(ÉNONCÉ DE L'EXERCICE 1): Transcrivez fidèlement le passage du texte du document qui s'ouvre sur les mots contenant « Bon nombre d’hommes » et s'achève sur « comme en nous. ».
(ÉNONCÉ DE L'EXERCICE 2): D'après le texte du document, dans quelle collection l'ouvrage a-t-il paru pour la première fois ?

Cet ouvrage a paru d’abord dans une collection destinée aux jeunes filles. Il était précédé d’une introduction, dont voici les premières lignes :

« Ce livre s’adresse aux jeunes filles, puisqu’il fait partie d’une collection à l’usage des jeunes filles. On y trouvera quelques remarques sur des défauts de pensée et de style, auxquels les femmes paraissent enclines par leur nature ou par les vices ordinaires de leur éducation. Au reste, elles n’en ont pas le privilège, et je sais, comme dit La Fontaine,

Bon nombre d’hommes qui sont femmes, quand il s’agit d’écrire mal de certaines manières.

« C’est donc plutôt par l’occasion qui l’a fait composer que par sa nature et son contenu que ce livre est dédié aux jeunes filles. Et la chose se conçoit : il n’y a pas d’art d’écrire qui appartienne spécialement, exclusivement, à l’un ou à l’autre sexe. Si j’avais eu à donner des conseils aux collégiens, je ne les aurais point donnés différents, ni même en général différemment. En écrivant pour les jeunes filles, j’ai écrit pour tout le monde, car je me suis adressé au jugement, à la raison, qui sont en elles comme en nous.

(DONNÉES FOURNIES):
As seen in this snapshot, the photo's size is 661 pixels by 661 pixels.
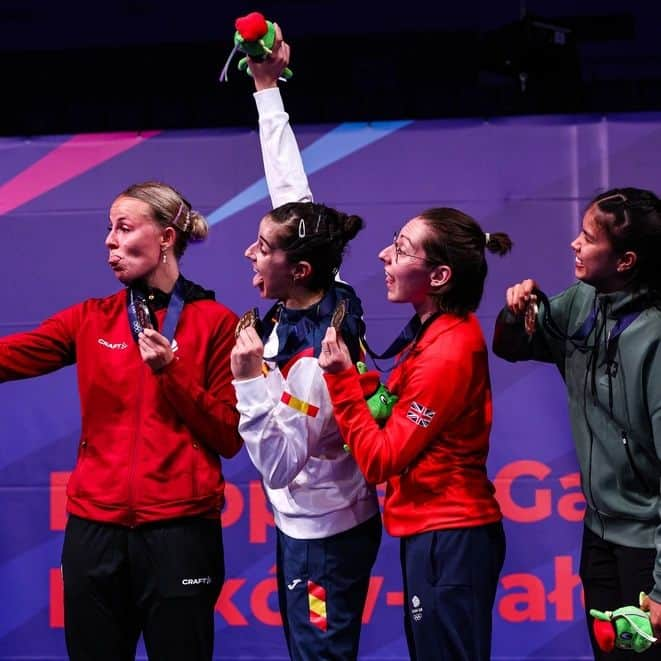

(CORRIGÉ DÉTAILLÉ 1):
Bon nombre d’hommes qui sont femmes, quand il s’agit d’écrire mal de certaines manières.

« C’est donc plutôt par l’occasion qui l’a fait composer que par sa nature et son contenu que ce livre est dédié aux jeunes filles. Et la chose se conçoit : il n’y a pas d’art d’écrire qui appartienne spécialement, exclusivement, à l’un ou à l’autre sexe. Si j’avais eu à donner des conseils aux collégiens, je ne les aurais point donnés différents, ni même en général différemment. En écrivant pour les jeunes filles, j’ai écrit pour tout le monde, car je me suis adressé au jugement, à la raison, qui sont en elles comme en nous.

(CORRIGÉ DÉTAILLÉ 2): Dans une collection destinée aux jeunes filles.